It is widely known that trafficking in controlled substances is a crime under federal law. Traffickers and would-be traffickers be warned, however, that if you do choose to make income from trafficking in Schedule I or II controlled substances (including cannabis, cocaine, or psychedelic mushrooms), that income is fully taxable by the U.S. government. And, if you have employees helping you produce and sell federal Schedule I or II controlled substances (as many state-legal cannabis businesses do), you owe federal employment taxes as well.
Although cannabis businesses owe taxes just like any other business (the federal government collects billions from the industry each year), Internal Revenue Code Section 280E prohibits deductions for “any amount paid or incurred during the taxable year in carrying on any trade or business if [it] consists of trafficking in controlled substances.” Section 280E’s prohibition on the deduction of normal business expenses has been the bane of state-legal cannabis operators for close to two decades, as well as the subject of extensive enforcement action by the Internal Revenue Service (IRS) and high-profile legal challenges from the industry.

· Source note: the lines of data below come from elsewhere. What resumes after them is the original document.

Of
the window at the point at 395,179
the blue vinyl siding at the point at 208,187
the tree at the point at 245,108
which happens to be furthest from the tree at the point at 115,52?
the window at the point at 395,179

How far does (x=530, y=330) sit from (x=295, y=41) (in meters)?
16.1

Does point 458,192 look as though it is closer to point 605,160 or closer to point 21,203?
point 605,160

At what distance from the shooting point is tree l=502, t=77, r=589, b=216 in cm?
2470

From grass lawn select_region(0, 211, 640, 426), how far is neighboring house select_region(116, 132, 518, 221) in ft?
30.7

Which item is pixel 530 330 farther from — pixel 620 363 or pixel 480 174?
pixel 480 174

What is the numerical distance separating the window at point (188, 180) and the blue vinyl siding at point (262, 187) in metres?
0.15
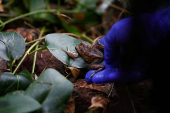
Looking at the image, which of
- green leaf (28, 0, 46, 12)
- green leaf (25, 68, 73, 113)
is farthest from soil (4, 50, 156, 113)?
green leaf (28, 0, 46, 12)

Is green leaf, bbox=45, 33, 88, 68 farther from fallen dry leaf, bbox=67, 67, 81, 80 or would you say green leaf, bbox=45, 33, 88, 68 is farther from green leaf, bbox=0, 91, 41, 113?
green leaf, bbox=0, 91, 41, 113

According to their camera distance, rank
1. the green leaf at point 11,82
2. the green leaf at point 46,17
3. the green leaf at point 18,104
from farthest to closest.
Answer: the green leaf at point 46,17 → the green leaf at point 11,82 → the green leaf at point 18,104

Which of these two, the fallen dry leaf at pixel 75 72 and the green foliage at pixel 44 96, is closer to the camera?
the green foliage at pixel 44 96

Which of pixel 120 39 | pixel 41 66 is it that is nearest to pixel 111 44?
pixel 120 39

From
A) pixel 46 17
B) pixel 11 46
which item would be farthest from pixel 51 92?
pixel 46 17

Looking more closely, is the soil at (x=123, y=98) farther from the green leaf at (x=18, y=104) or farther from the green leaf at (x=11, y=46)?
the green leaf at (x=11, y=46)

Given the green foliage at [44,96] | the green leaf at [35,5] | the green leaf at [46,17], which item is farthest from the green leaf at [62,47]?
the green leaf at [35,5]
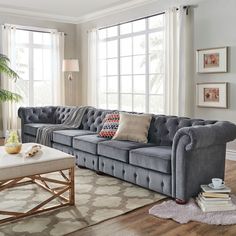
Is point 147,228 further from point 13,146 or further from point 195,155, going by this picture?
point 13,146

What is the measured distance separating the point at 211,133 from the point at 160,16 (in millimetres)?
3606

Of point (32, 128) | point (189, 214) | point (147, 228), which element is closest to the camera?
point (147, 228)

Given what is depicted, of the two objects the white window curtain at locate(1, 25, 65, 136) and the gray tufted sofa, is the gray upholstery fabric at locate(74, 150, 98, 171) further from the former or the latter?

It appears clear that cannabis businesses will have to wait for cannabis/marijuana to be removed from the federal list of controlled substances before they can deduct business expenses like other legal, tax-paying American businesses. In the meantime, the IRS, in support of its own duty to continue to collect taxes from the federally illegal cannabis industry, has launched a Cannabis/Marijuana Initiative to “implement a strategy to increase voluntary compliance with the tax law” among cannabis businesses.